Die Überraschung im Gerichtssaal: Richter Josef Haiker bat den Geschädigten, sein Original-Kostüm anzulegen, um mit den Beteiligten und dem Gutachter mögliche relevante Details zu erörtern. Am Fazit von Andreas Thalhammer änderte das nichts: „Falls das Geschehen so passiert ist wie vom Geschädigten geschildert, hätte das mehr Spuren hinterlassen.“ Diese Erkenntnis war unter anderem ein Argument von Rechtsanwalt Andreas Leicher, der dem Staatsanwalt und dem Nebenkläger-Anwalt widersprach. „Sie gehen von einem Unfall aus. Mein Mandant aber hat nur einen Schlag und Rutenschläge wahrgenommen.“ Und sei dann „ruhig weitergefahren“. Denn, so fragte der Verteidiger: „Hätte er bei mehr als 20 Buttenmandln aussteigen sollen, um – allen Ernstes – zu diskutieren?“ Das sei „lächerlich“, auch weil der Angeklagte bei anderer Gelegenheit bereits schlechte Erfahrung mit diesem „Brauchtum“ gemacht habe.

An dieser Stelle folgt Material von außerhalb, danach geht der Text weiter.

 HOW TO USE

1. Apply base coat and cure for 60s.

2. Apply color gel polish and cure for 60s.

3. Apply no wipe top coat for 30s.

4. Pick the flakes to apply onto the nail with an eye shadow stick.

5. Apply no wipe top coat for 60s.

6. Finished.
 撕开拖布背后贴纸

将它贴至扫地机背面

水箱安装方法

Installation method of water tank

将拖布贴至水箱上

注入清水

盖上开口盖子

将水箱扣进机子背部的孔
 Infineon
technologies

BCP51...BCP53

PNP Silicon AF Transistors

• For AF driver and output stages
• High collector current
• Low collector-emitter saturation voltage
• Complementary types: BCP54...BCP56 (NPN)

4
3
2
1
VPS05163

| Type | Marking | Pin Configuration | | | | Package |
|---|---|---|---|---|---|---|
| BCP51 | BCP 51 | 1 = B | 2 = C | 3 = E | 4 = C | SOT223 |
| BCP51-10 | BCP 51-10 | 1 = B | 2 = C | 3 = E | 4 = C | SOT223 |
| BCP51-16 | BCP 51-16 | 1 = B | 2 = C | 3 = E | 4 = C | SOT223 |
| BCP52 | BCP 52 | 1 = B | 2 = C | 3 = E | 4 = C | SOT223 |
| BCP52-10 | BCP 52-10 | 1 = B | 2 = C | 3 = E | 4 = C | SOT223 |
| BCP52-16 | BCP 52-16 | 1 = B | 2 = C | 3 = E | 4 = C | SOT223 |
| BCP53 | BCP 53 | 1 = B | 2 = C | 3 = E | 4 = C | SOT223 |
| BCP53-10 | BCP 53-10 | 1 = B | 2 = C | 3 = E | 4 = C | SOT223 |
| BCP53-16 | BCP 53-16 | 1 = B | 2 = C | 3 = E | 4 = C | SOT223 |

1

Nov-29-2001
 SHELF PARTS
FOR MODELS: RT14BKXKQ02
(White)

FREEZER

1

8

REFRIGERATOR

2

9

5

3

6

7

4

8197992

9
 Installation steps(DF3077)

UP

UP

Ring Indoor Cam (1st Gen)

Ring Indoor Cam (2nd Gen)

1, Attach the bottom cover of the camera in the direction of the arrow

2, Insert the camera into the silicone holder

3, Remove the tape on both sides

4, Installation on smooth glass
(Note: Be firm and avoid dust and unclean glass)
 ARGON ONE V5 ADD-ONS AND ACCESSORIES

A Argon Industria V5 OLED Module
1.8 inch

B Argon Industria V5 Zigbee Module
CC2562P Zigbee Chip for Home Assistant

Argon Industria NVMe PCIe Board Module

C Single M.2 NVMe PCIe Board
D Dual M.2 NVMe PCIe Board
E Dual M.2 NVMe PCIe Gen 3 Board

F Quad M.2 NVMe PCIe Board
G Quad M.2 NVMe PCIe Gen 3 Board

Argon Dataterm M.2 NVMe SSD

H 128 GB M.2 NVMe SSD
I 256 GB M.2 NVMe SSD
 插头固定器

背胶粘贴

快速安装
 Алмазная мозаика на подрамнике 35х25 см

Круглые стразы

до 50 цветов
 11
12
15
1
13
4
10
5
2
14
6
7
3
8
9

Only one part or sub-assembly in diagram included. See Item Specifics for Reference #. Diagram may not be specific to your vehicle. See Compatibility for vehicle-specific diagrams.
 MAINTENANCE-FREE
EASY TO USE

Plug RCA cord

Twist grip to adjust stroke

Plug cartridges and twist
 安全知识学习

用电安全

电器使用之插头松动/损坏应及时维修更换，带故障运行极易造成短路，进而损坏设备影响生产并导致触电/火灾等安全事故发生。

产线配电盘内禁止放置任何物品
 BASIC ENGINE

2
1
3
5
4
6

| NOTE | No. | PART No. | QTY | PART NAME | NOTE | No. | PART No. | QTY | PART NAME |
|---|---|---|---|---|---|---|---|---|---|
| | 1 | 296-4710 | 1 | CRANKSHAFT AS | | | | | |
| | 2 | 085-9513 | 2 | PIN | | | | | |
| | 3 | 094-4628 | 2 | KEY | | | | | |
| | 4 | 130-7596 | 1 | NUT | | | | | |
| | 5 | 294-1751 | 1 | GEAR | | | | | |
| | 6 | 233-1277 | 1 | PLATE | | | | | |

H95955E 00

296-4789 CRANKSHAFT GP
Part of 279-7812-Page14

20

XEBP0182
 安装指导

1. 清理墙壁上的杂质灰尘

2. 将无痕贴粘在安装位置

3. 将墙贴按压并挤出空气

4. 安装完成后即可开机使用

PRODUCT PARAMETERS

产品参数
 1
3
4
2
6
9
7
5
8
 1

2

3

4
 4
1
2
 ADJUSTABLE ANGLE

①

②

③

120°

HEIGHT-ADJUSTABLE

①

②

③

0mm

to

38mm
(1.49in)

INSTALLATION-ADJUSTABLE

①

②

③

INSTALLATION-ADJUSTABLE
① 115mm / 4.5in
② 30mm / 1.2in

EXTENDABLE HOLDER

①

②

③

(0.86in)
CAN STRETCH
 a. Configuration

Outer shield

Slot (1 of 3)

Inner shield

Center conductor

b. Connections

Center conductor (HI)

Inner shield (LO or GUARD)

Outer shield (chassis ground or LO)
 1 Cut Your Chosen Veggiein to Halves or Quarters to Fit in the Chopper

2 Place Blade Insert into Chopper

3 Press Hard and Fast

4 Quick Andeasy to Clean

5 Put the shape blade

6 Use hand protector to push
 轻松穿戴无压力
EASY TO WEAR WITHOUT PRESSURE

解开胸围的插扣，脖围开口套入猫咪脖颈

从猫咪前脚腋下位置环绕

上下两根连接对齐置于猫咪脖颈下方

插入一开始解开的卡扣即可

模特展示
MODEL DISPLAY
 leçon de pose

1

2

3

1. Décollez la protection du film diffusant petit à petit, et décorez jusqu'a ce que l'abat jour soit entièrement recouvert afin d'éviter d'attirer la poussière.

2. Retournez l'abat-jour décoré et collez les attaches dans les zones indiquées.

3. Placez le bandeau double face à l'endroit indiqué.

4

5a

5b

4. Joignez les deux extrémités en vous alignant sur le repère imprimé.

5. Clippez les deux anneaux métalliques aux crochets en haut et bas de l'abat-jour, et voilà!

Staatsanwalt Thomas Wüst hatte alle Aussagen der insgesamt drei Verhandlungstage in den Blick genommen, und war zu dem Ergebnis gekommen, dass der ursprünglich angeklagte gefährliche Eingriff in den Straßenverkehr nicht zu halten sei und durch eine fahrlässige Körperverletzung ersetzt werden müsse. Unstrittig war für Wüst das unerlaubte Entfernen vom Unfallort, da der Angeklagte selbst den „Schlag“ gegen sein Fahrzeug und die Rutenhiebe bestätigt habe. Die angeblich „schlechte Erfahrung“ könne das Verhalten jedenfalls nicht begründen. Wüst beantragte für den bislang unbescholtenen Soldaten eine Geldstrafe von 130 Tagessätzen zu je 90 Euro.

Richter: „Buttenmandl sind keine Horde Wilder“

Hans-Jörg Schwarzer schloss sich als Vertreter des geschädigten Ganggerls dem Staatsanwalt an, betonte zudem ausdrücklich, dass man bei einem Unfall selbst ohne eigene Beteiligung bleiben müsse. Verteidiger Leicher wollte weiter davon ausgehen, dass an diesem Abend, „als 20 Buttenmandl bei Dunkelheit eine Bundesstraße überqueren wollten“, das Ganggerl „bewusst an das Fahrzeug heran gesprungen ist.“ Deshalb sei sein Mandant freizusprechen und die Kosten von der Staatskasse zu übernehmen.

Dieser Betrag ist beträchtlich, denn das Gericht entschied auf eine Geldstrafe von 8100 Euro. Dazu kommen die Kosten des Verfahrens und jene des Gutachters. Die Versicherung des Angeklagten hat die kaputte Maske mit 300 Euro entschädigt und für die erlittenen Schmerzen 200 Euro bezahlt. „Der Angeklagte selbst hat eingeräumt, er habe das Ganggerl am Außenspiegel hängen sehen“, mochte Josef Haiker dem Verteidiger nicht folgen. Es handle sich bei den Bassen des Talkessels auch „nicht um eine Horde Wilder“, sondern um Brauchtum, bei dem Kinder freudig auf den Nikolaus warteten. An den Soldaten gewandt, meinte der Strafrichter: „Sie sind alt genug, um keine Angst mehr vor dem Krampus zu haben.“ Anstatt des üblichen Führerscheinentzugs beließ es Haiker bei einem Fahrverbot von fünf Monaten.

Der Soldat muss zusätzlich mit Disziplinarmahnahmen seines Dienstherrn rechnen. Ob er in Berufung geht, wird der Soldat mit seinem Anwalt besprechen.